### [TO BE DONE]
Could you copy out every item below word for word, leaving the pictures out of your answer?

### [PROVIDED DATA]
----------
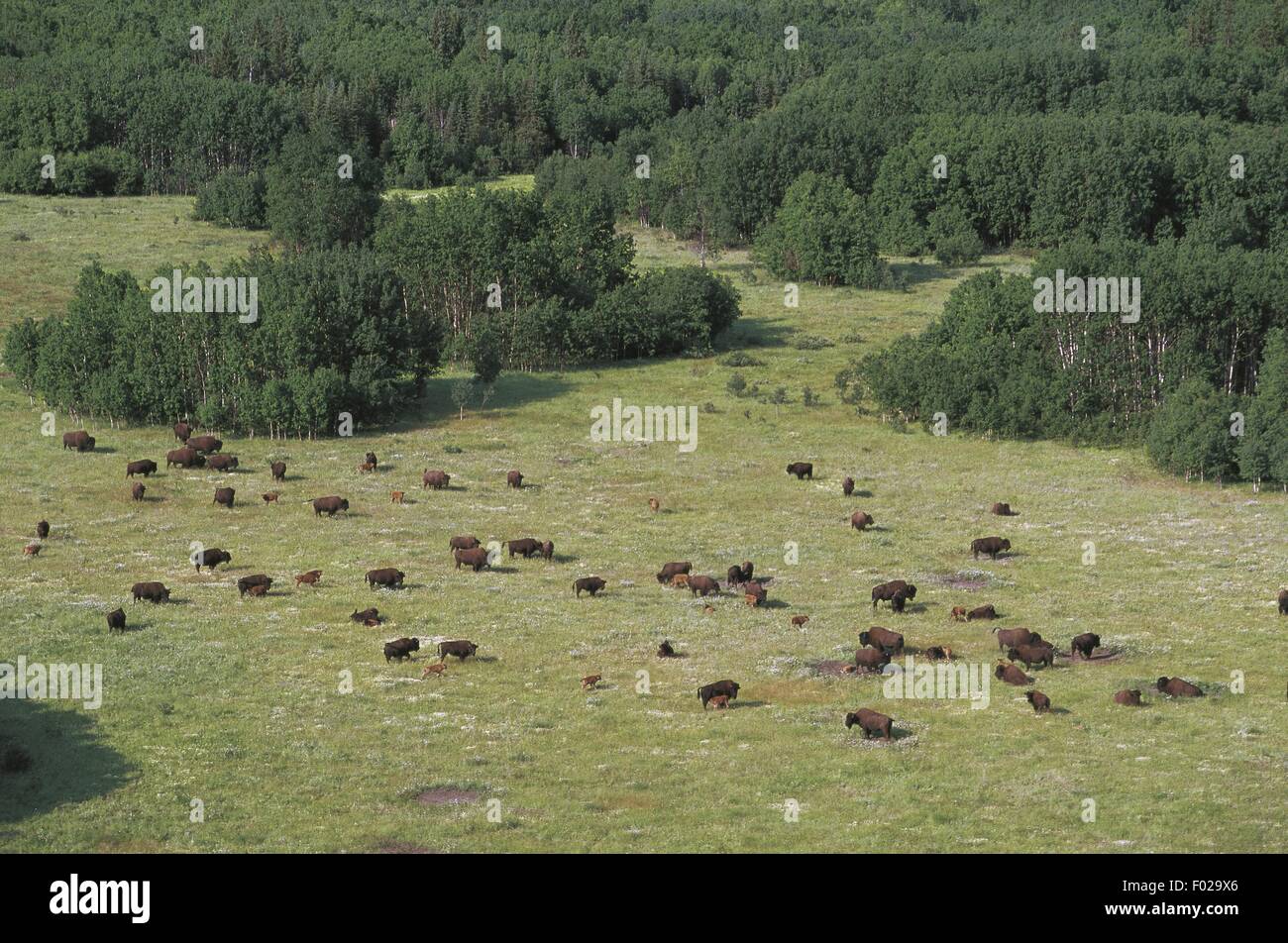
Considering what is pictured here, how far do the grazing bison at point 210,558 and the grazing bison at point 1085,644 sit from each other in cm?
3142

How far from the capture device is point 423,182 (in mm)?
180625

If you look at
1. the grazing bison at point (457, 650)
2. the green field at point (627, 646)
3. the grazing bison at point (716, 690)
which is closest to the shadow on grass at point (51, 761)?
the green field at point (627, 646)

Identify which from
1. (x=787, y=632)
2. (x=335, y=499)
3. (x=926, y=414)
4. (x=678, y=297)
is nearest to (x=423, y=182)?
(x=678, y=297)

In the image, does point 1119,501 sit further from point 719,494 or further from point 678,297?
point 678,297

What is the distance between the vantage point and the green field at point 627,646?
42.7 metres

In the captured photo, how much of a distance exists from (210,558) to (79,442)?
24.8m

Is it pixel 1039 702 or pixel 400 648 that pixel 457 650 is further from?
pixel 1039 702

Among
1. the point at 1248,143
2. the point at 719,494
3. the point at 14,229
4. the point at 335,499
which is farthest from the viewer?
the point at 1248,143

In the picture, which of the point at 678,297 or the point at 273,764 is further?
the point at 678,297

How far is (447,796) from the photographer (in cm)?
4378

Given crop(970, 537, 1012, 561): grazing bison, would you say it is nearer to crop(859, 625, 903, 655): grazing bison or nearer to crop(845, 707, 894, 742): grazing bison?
crop(859, 625, 903, 655): grazing bison

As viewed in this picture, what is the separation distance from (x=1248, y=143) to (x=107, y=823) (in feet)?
472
----------
### [EXERCISE RESPONSE]
Considering what is pictured here, how far do the grazing bison at point 210,558 and the grazing bison at point 1085,644 sit from each other in cm?
3142

How far from the capture device is point 423,182 (in mm)?
180625

If you look at
1. the grazing bison at point (457, 650)
2. the green field at point (627, 646)
3. the grazing bison at point (716, 690)
which is closest to the shadow on grass at point (51, 761)?
the green field at point (627, 646)

Identify which from
1. (x=787, y=632)
2. (x=335, y=499)
3. (x=926, y=414)
4. (x=678, y=297)
is nearest to (x=423, y=182)?
(x=678, y=297)

In the image, does point 1119,501 sit further from point 719,494 or further from point 678,297?
point 678,297

What is the distance between the vantage point and the green field at point 627,646?
42.7 metres

In the captured photo, how much of a distance exists from (210,558) to (79,442)?
24.8m

Is it pixel 1039 702 or pixel 400 648 that pixel 457 650 is further from?
pixel 1039 702

Among
1. the point at 1248,143
2. the point at 719,494
3. the point at 14,229
4. the point at 335,499
which is farthest from the viewer?
the point at 1248,143

In the picture, which of the point at 678,297 or the point at 273,764 is further?
the point at 678,297

How far is (447,796) from the photographer (in cm)?
4378

Given crop(970, 537, 1012, 561): grazing bison, would you say it is nearer to crop(859, 625, 903, 655): grazing bison or nearer to crop(845, 707, 894, 742): grazing bison?
crop(859, 625, 903, 655): grazing bison

As viewed in this picture, what is the separation distance from (x=1248, y=143) to (x=107, y=823) (in feet)?
472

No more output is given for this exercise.